##### SELECTED EXTRACT #####

Would love some advise before I go through with this!


----------



## beat2020 (Dec 31, 2009)

He's stunning!

BTW Actually he's not a "blue dragon." A blue dragon is supposed to be a gray/blue dragon bicolor like red dragons.

Here's an example of a red dragon










The blue dragon is supposed to have the same body color as the fish above but with blue fins....


----------



## Luimeril (Dec 29, 2010)

either way, this boy is BEAUTIFUL, and will make stunning babies. o3o

i'm not 100% sure how to get bettas off aquabid from overseas people. x-X


----------



## PewPewPew (Nov 26, 2010)

You buy the fish, you pay usually about $5 to the seller, who is shipping hundreds of bettas to the US at one time to keep it cost effective- youre paying your share. They get shipped to the transhipper either you choose or is closest to you, who you pay the $20+ to for shipping via USPS, etc.

:B

Jen Viviaros (spelling...) is great, I love how she ships!


----------



## russalka (Mar 23, 2011)

##### DATA FOR ANALYSIS #####

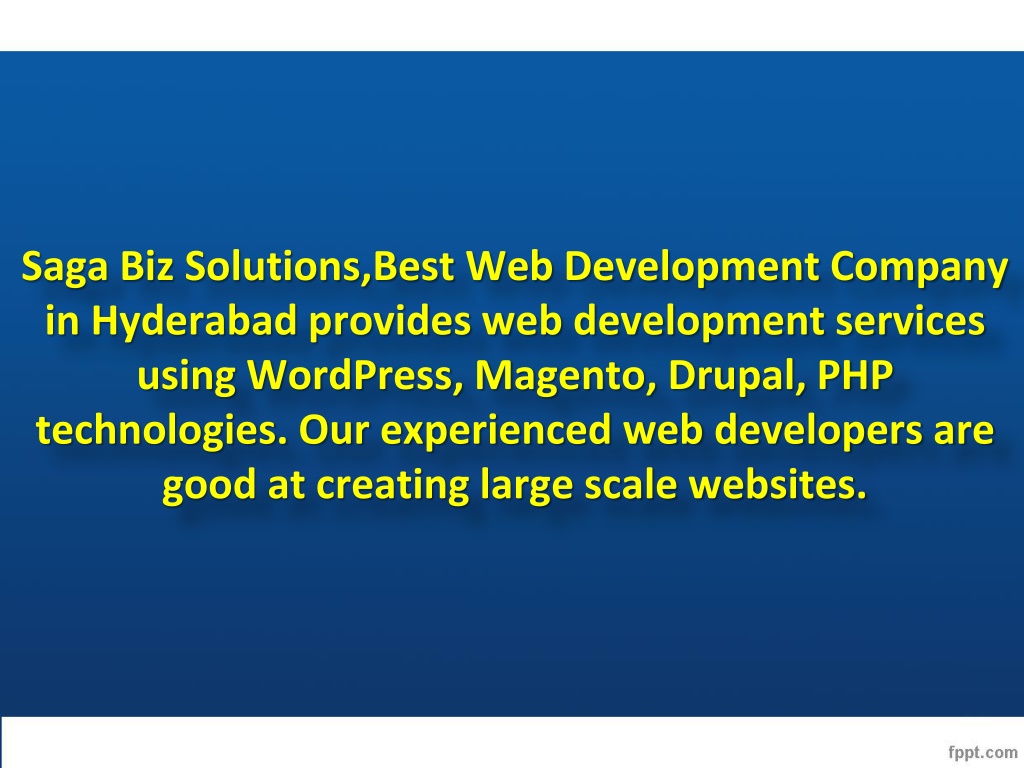 Saga Biz Solutions,Best Web Development Company in Hyderabad provides web development services using WordPress, Magento, Drupal, PHP technologies. Our experienced web developers are good at creating large scale websites.

fppt.com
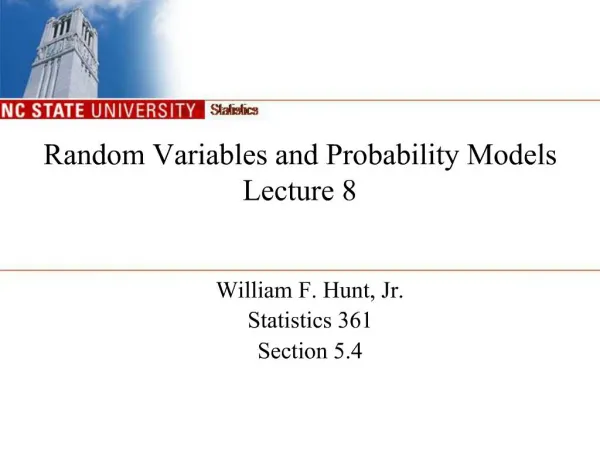 NC STATE UNIVERSITY Statistics

Random Variables and Probability Models
Lecture 8

William F. Hunt, Jr.
Statistics 361
Section 5.4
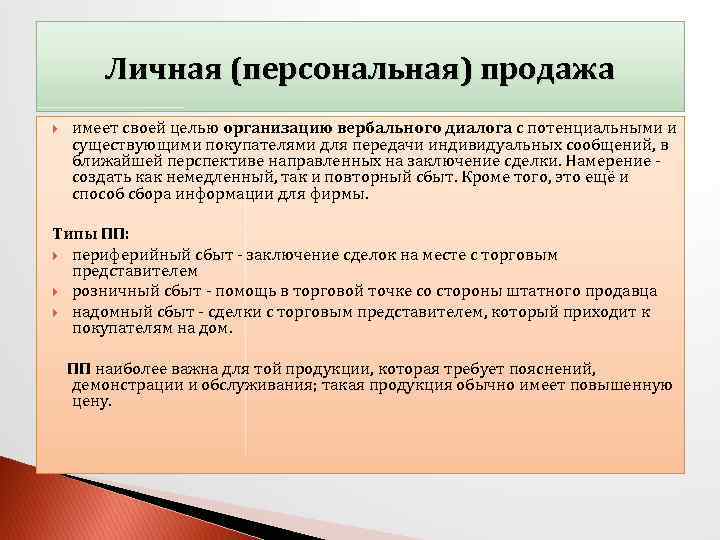 Личная (персональная) продажа

имеет своей целью организацию вербального диалога с потенциальными и существующими покупателями для передачи индивидуальных сообщений, в ближайшей перспективе направленных на заключение сделки. Намерение - создать как немедленный, так и повторный сбыт. Кроме того, это ещё и способ сбора информации для фирмы.

Типы ПП:

периферийный сбыт - заключение сделок на месте с торговым представителем

розничный сбыт - помощь в торговой точке со стороны штатного продавца

надомный сбыт - сделки с торговым представителем, который приходит к покупателям на дом.

ПП наиболее важна для той продукции, которая требует пояснений, демонстрации и обслуживания; такая продукция обычно имеет повышенную цену.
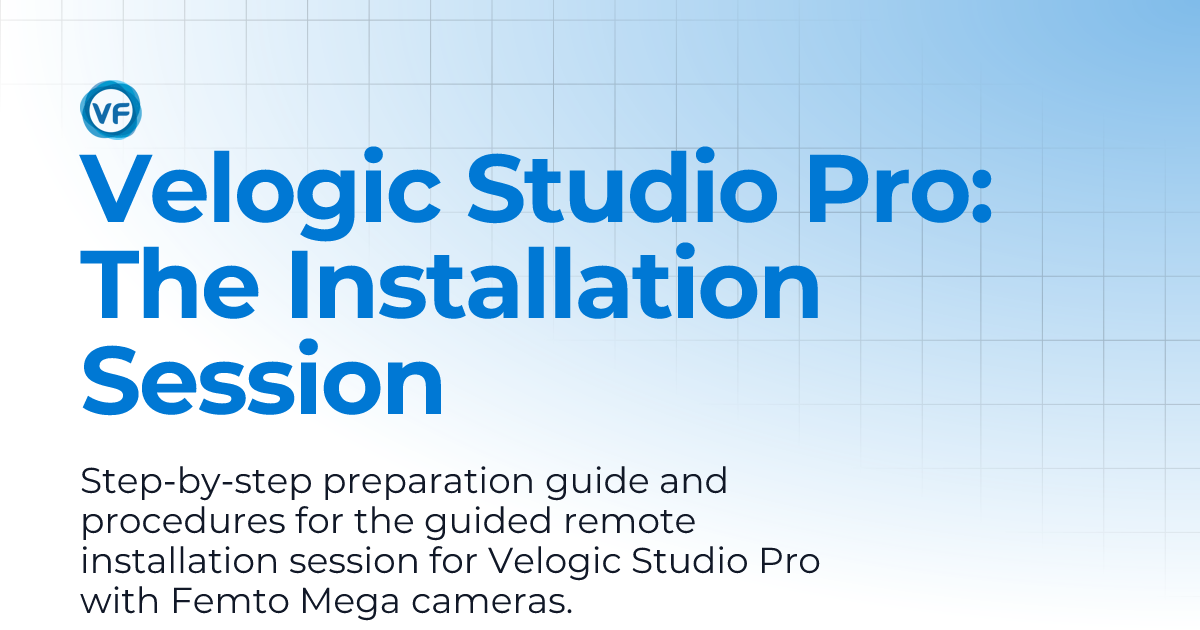 VF

Velogic Studio Pro: The Installation Session

Step-by-step preparation guide and procedures for the guided remote installation session for Velogic Studio Pro with Femto Mega cameras.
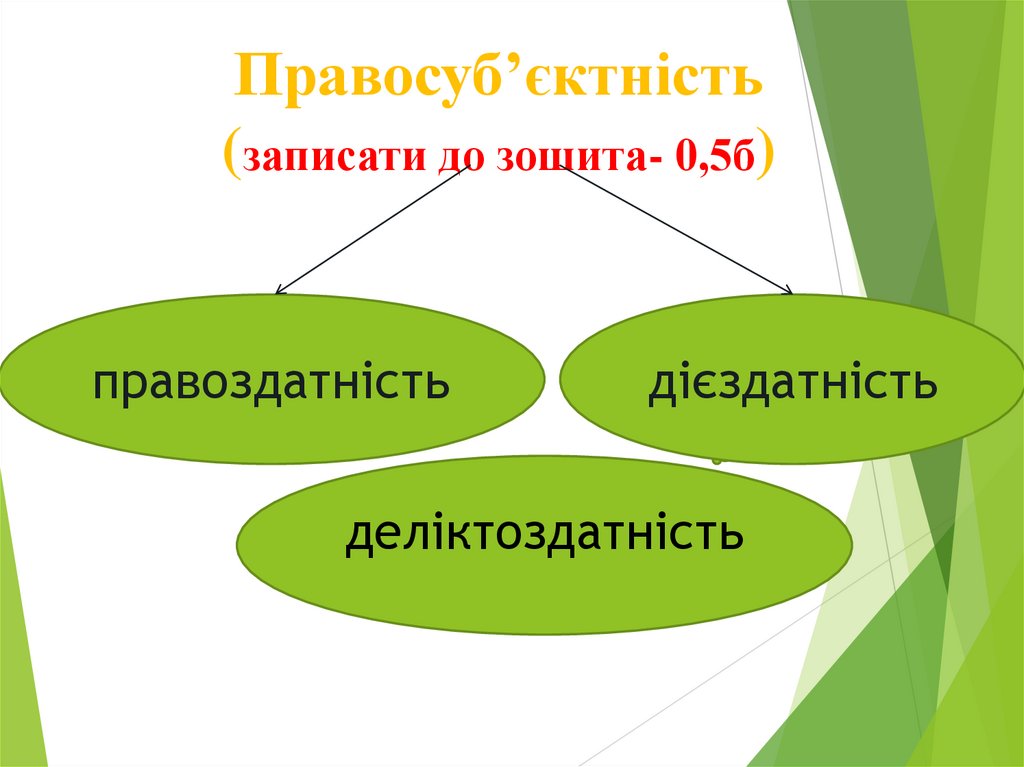 Правосуб’єктність
(записати до зошита- 0,5б)

правоздатність

дієздатність

деліктоздатність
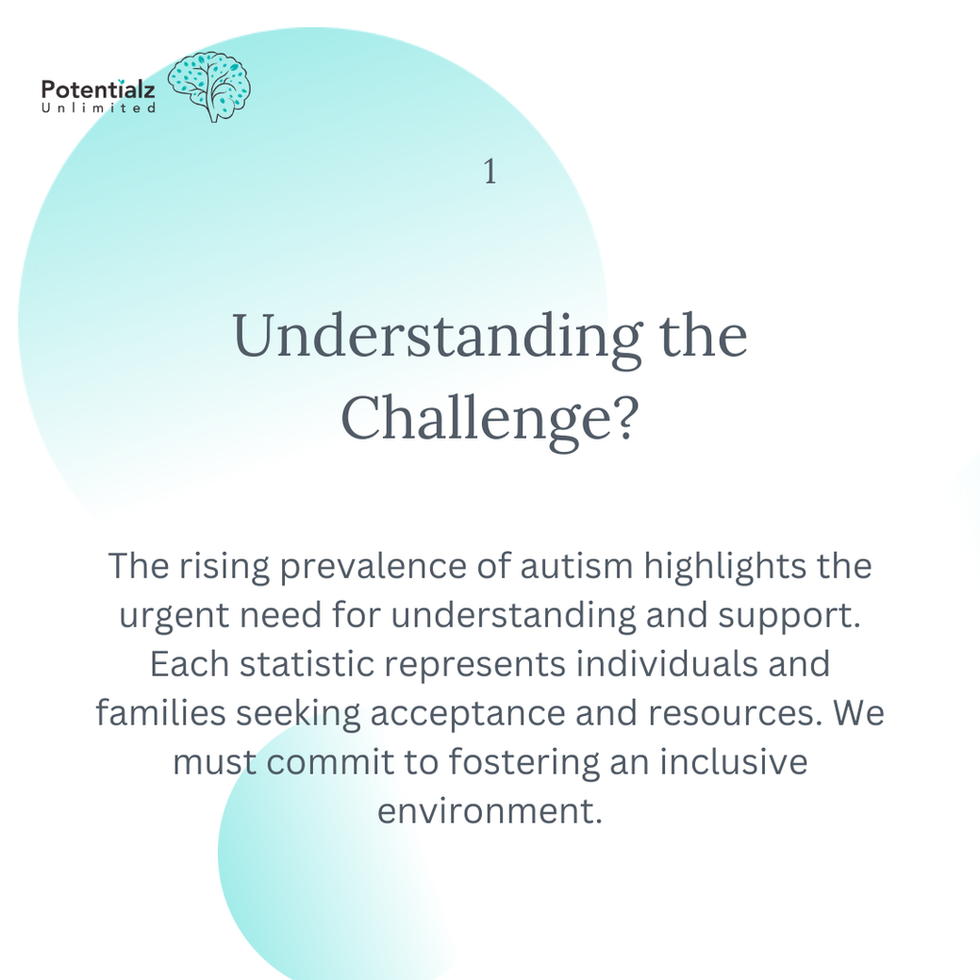 Potentialz
Unlimited

1

Understanding the Challenge?

The rising prevalence of autism highlights the urgent need for understanding and support. Each statistic represents individuals and families seeking acceptance and resources. We must commit to fostering an inclusive environment.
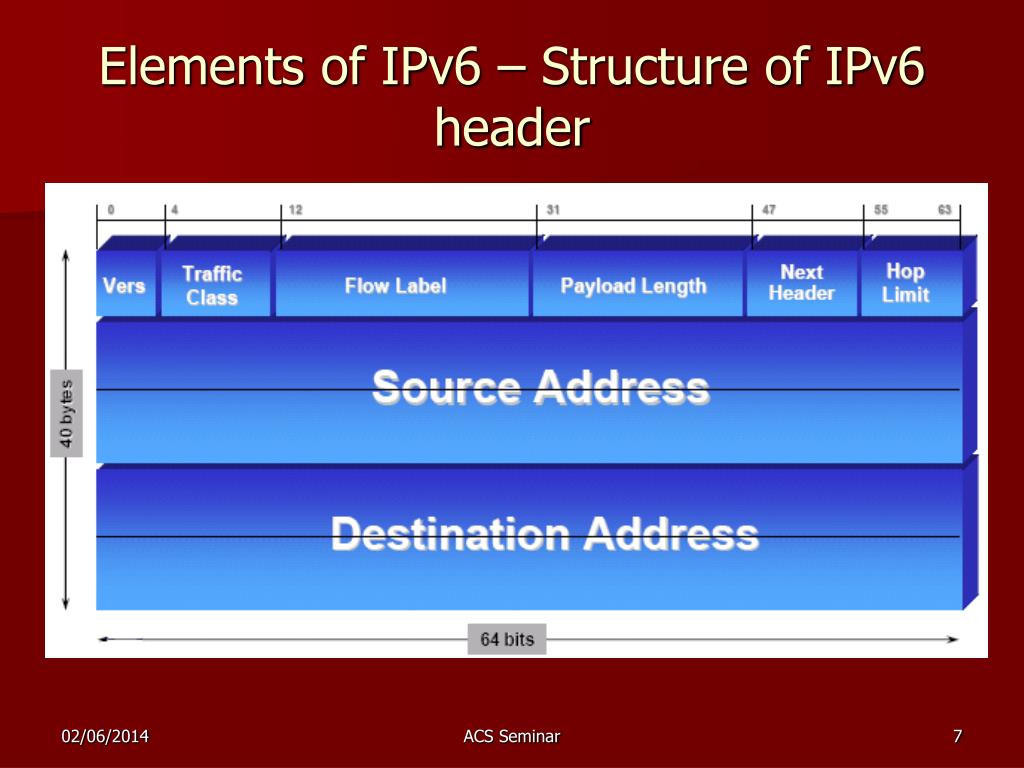 Elements of IPv6 – Structure of IPv6 header

0 4 12 31 47 55 63

Vers
Traffic Class
Flow Label
Payload Length
Next Header
Hop Limit

Source Address

Destination Address

40 bytes

64 bits

02/06/2014
ACS Seminar
7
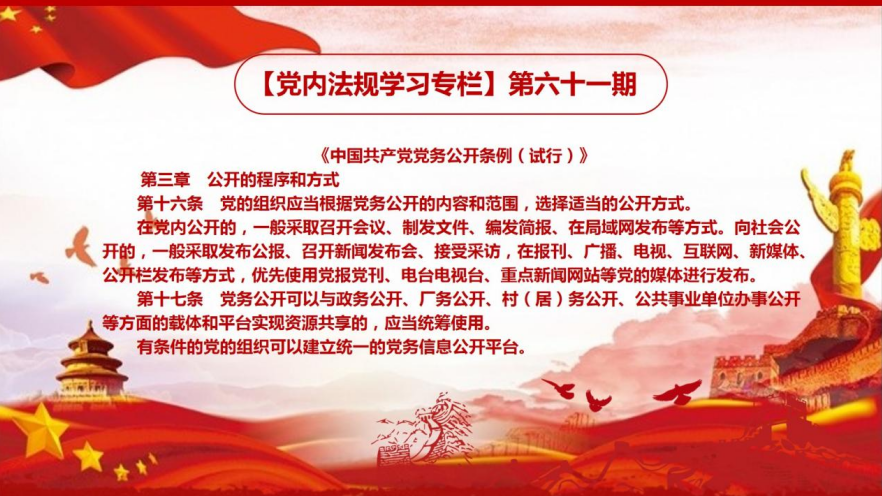 【党内法规学习专栏】第六十一期

《中国共产党党务公开条例（试行）》

第三章　公开的程序和方式

第十六条　党的组织应当根据党务公开的内容和范围，选择适当的公开方式。

在党内公开的，一般采取召开会议、制发文件、编发简报、在局域网发布等方式。向社会公开的，一般采取发布公报、召开新闻发布会、接受采访，在报刊、广播、电视、互联网、新媒体、公开栏发布等方式，优先使用党报党刊、电台电视台、重点新闻网站等党的媒体进行发布。

第十七条　党务公开可以与政务公开、厂务公开、村（居）务公开、公共事业单位办事公开等方面的载体和平台实现资源共享的，应当统筹使用。

有条件的党的组织可以建立统一的党务信息公开平台。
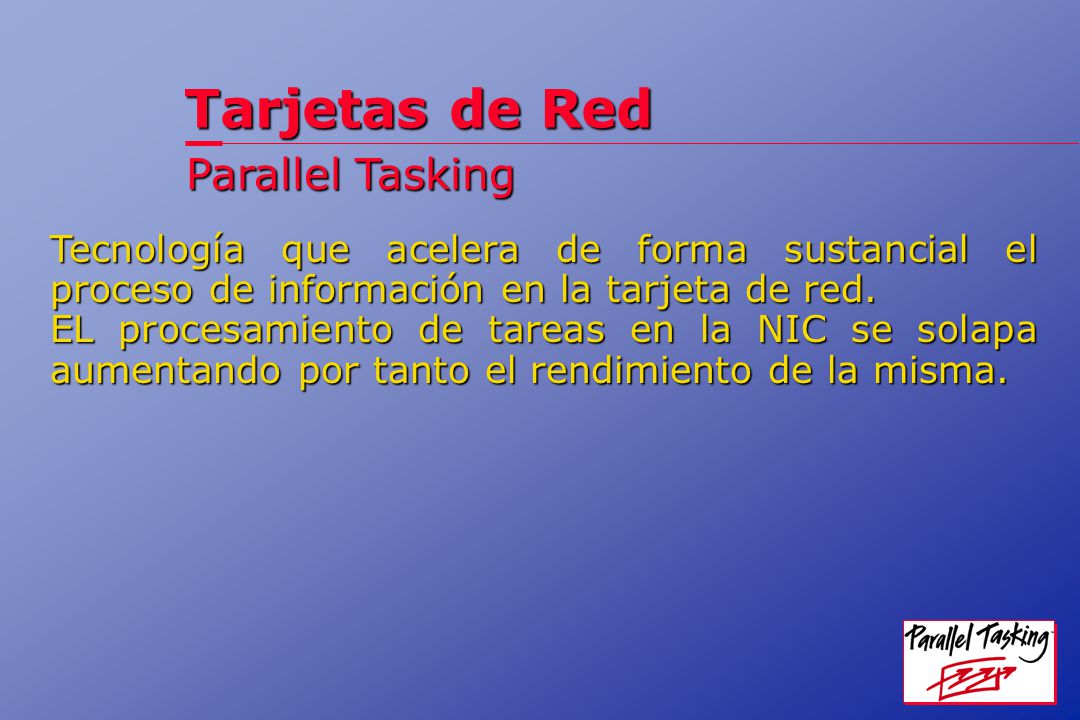 Tarjetas de Red
Parallel Tasking

Tecnología que acelera de forma sustancial el proceso de información en la tarjeta de red.
EL procesamiento de tareas en la NIC se solapa aumentando por tanto el rendimiento de la misma.

Parallel Tasking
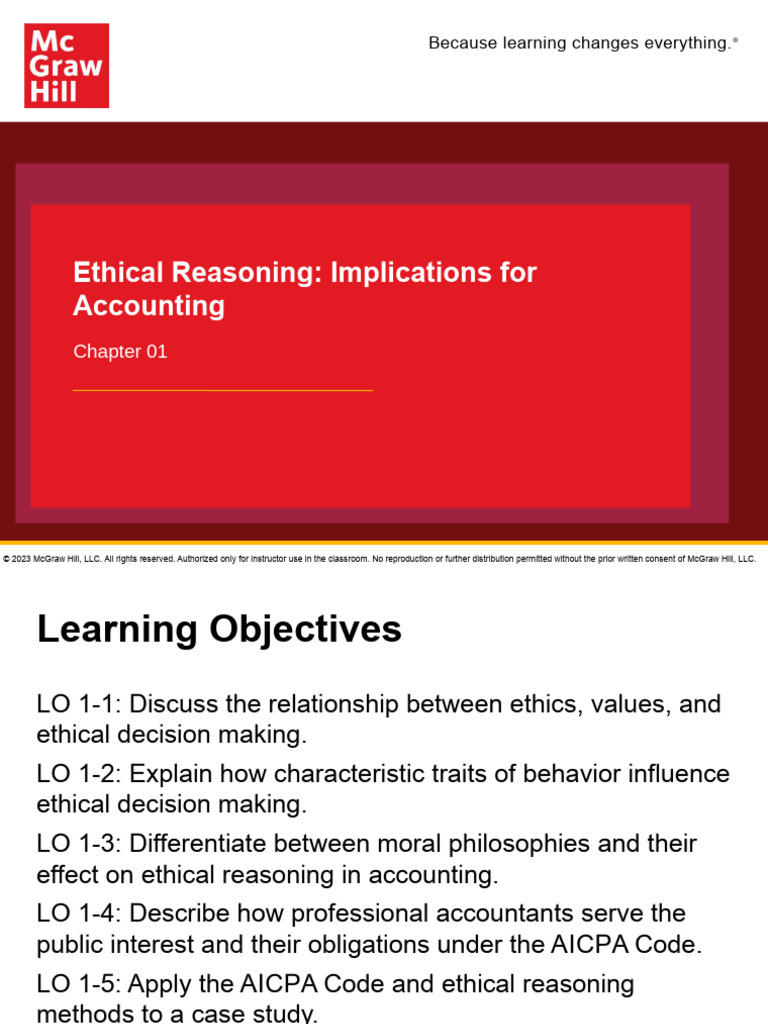 Mc Graw Hill

Because learning changes everything.®

Ethical Reasoning: Implications for Accounting

Chapter 01

© 2023 McGraw Hill, LLC. All rights reserved. Authorized only for instructor use in the classroom. No reproduction or further distribution permitted without the prior written consent of McGraw Hill, LLC.

Learning Objectives

LO 1-1: Discuss the relationship between ethics, values, and ethical decision making.

LO 1-2: Explain how characteristic traits of behavior influence ethical decision making.

LO 1-3: Differentiate between moral philosophies and their effect on ethical reasoning in accounting.

LO 1-4: Describe how professional accountants serve the public interest and their obligations under the AICPA Code.

LO 1-5: Apply the AICPA Code and ethical reasoning methods to a case study.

#####

REQUIREMENT 1 >>
Answer these questions about the betta thread:
(a) According to beat2020, a blue dragon is supposed to be what kind of bicolor?
(b) How much does PewPewPew say you usually pay the seller?
(c) To whom does PewPewPew say you pay the $20+ for shipping?
REQUIREMENT 2 >>
Update the betta thread from "## PewPewPew (Nov" up to and including "(Mar 23, 2011)", writing "shipping agent" in place of "transhipper".

WRITTEN SOLUTION 1 >>
(a) A gray/blue dragon bicolor, like red dragons.
(b) About $5.
(c) The transhipper, either the one you choose or the one closest to you.

WRITTEN SOLUTION 2 >>
## PewPewPew (Nov 26, 2010)

You buy the fish, you pay usually about $5 to the seller, who is shipping hundreds of bettas to the US at one time to keep it cost effective- youre paying your share. They get shipped to the shipping agent either you choose or is closest to you, who you pay the $20+ to for shipping via USPS, etc.

:B

Jen Viviaros (spelling...) is great, I love how she ships!


----------



## russalka (Mar 23, 2011)